Syphilis is caused by a spirochete, the spiral-shaped bacterium T. pallidum, and it is transmitted during vaginal, oral, or anal sex, and more rarely by kissing or close skin contact. Pregnant women can pass it on to their newborn babies. You can’t get it from toilet seats, doorknobs, swimming pools, or hot tubs, or from sharing eating utensils or clothing.

An average of about three weeks after infection a sore called a chancre appears in the genital area or wherever syphilis first entered the body. In its earliest stages, it isn’t possible to diagnose syphilis by a blood test. You have to actually see the spirochetes under a microscope in a sample taken from one of these sores. The chancre is usually small and round, and it doesn’t cause any pain. Then it heals on its own within a month or two. But this is not the end of the story.

If you don’t get treatment during this period, the disease goes into its secondary stage. This starts with a skin rash that appears either as the chancre is going away or up to several weeks after it disappears. The rash, red or brown, can appear anywhere on the body and has a particular predilection for the palms of the hands and the soles of the feet. It doesn’t hurt or itch. You can also get fever and swollen lymph nodes during this stage, and a sore throat, headaches, hair loss, tiredness, or muscle aches. You are infectious when there are symptoms, either in the first or second stages. This rash clears up on its own, even if you don’t get any treatment, but there is still more to come.

Syphilis doesn’t go away just because the secondary stage symptoms have disappeared. Instead, it lurks in the body during what is called the latent, or hidden, stage of the disease. The virus lives on and antibody tests for it are positive, although there are no active symptoms.

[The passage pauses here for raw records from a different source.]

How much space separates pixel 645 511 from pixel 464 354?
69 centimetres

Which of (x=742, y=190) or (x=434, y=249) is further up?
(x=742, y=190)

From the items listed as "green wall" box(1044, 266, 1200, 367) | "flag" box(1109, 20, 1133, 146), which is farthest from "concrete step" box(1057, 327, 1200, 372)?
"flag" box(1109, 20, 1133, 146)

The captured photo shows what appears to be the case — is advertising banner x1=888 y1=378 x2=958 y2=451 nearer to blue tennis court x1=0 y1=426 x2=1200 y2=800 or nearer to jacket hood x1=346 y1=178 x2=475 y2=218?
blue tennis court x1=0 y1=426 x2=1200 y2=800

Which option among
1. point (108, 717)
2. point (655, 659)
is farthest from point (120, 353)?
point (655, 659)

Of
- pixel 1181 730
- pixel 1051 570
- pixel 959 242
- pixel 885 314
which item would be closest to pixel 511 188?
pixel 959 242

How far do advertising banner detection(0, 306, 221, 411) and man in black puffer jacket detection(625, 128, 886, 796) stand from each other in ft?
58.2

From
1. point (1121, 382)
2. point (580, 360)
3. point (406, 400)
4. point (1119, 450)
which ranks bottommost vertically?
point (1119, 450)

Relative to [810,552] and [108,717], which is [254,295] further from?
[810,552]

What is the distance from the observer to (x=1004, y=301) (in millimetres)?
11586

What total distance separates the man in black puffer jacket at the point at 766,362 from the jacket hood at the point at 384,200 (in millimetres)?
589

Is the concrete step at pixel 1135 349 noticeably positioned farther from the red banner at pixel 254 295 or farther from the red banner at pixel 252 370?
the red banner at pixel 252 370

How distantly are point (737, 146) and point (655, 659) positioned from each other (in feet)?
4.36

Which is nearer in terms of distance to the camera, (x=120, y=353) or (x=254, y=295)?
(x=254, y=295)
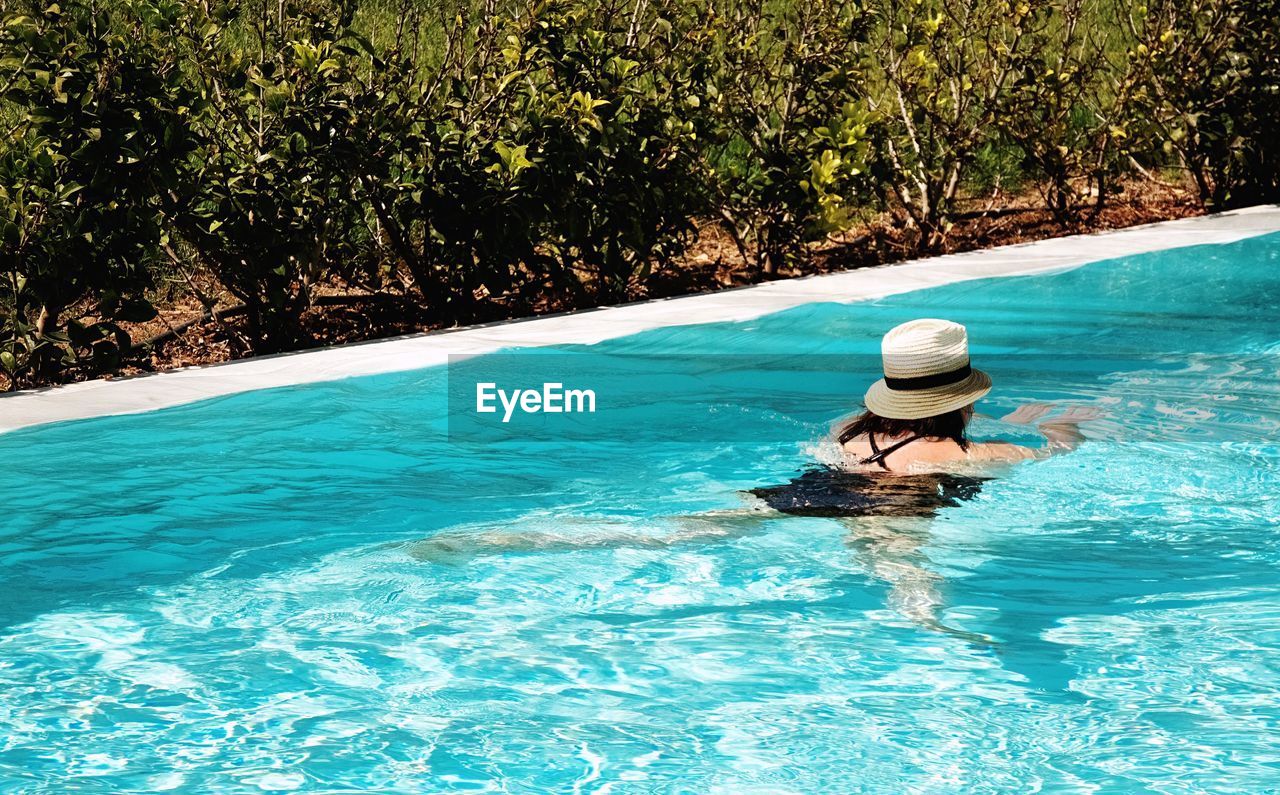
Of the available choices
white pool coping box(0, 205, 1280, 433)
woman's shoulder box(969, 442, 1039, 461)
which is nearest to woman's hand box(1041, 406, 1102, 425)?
woman's shoulder box(969, 442, 1039, 461)

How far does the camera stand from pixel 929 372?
16.1 ft

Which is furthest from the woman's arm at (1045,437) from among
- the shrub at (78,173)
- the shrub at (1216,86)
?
the shrub at (1216,86)

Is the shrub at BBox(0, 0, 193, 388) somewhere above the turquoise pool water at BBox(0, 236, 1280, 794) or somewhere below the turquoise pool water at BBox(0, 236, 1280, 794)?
above

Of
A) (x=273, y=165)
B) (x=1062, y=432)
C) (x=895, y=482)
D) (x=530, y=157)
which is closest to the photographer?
(x=895, y=482)

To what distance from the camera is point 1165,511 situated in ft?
18.3

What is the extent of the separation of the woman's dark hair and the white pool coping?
2.50m

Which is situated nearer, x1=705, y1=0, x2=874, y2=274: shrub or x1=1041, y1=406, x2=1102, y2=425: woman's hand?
x1=1041, y1=406, x2=1102, y2=425: woman's hand

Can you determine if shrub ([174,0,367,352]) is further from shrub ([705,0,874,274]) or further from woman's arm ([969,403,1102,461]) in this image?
woman's arm ([969,403,1102,461])

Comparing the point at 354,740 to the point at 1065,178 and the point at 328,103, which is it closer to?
the point at 328,103

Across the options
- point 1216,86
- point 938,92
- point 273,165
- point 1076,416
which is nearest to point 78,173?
point 273,165

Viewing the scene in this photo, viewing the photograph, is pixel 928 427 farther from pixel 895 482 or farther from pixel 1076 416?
pixel 1076 416
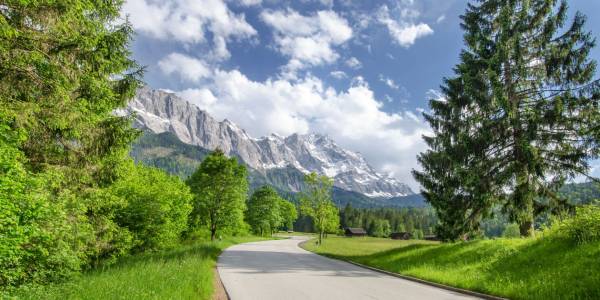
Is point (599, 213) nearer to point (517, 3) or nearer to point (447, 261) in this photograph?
point (447, 261)

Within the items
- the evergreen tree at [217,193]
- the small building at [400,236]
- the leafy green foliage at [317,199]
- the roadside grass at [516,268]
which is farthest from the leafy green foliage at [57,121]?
the small building at [400,236]

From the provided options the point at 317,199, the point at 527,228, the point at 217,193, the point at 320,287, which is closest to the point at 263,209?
the point at 317,199

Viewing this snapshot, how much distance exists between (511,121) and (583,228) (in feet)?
19.7

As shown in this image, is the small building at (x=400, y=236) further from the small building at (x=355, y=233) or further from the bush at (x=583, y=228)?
the bush at (x=583, y=228)

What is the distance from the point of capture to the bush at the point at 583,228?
8289 mm

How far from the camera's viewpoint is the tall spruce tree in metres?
12.2

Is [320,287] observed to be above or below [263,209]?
below

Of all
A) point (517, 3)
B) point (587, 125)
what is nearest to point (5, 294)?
point (587, 125)

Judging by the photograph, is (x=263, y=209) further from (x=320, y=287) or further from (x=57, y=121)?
(x=57, y=121)

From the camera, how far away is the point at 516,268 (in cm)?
879

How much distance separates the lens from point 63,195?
784cm

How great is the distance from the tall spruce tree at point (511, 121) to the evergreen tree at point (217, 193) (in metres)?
21.1

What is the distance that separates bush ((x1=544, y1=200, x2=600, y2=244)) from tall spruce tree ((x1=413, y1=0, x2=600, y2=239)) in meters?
3.38

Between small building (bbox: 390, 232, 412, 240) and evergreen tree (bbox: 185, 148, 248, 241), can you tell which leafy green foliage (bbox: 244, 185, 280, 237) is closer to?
evergreen tree (bbox: 185, 148, 248, 241)
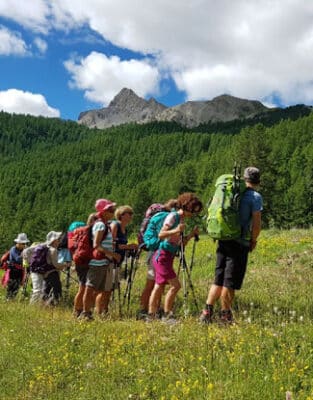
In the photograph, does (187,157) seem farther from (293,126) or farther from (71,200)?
(293,126)

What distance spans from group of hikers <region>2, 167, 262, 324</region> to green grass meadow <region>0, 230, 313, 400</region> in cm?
59

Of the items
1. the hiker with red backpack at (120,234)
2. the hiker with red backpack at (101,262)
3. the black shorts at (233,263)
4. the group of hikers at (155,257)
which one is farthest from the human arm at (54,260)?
the black shorts at (233,263)

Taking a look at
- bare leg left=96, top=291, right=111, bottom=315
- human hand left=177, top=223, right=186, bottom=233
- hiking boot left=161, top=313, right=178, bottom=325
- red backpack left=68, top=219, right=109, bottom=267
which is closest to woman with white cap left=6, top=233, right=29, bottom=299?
red backpack left=68, top=219, right=109, bottom=267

It can still be treated at this point with penicillin, but if it isn’t treated, about 50 to 70 percent of infected people progress to tertiary syphilis. This is the stage that causes death due to complications in the skin, bones, central nervous system, heart, and blood vessels. The lesions recur at this stage and can be present for vastly varying periods of time, from as little as two years to as many as 40 years from the onset of the infection. When the lesions occur on the heart, brain, or liver, they can destroy the functioning of those organs and cause death.

Neurosyphilis, that is, disease that affects the central nervous system, causing eye or hearing problems, cranial nerve palsies, or symptoms of meningitis (brain inflammation), can occur at any stage. It is treated with penicillin and requires an examination of the spinal fluid every six months to look for evidence of disease activity. If there are antibodies still present after two years, then retreatment has to be considered.

If a pregnant woman has syphilis, her fetus can be infected in the womb, and the baby can be born with syphilis. Most infected babies have no clinical evidence of disease at birth, but soon develop a runny nose and a widespread rash.

Treatment involves consideration of the mother’s health status and what treatment she received during pregnancy, it requires careful follow-up and serologic testing, and it depends on careful diagnosis of the infant.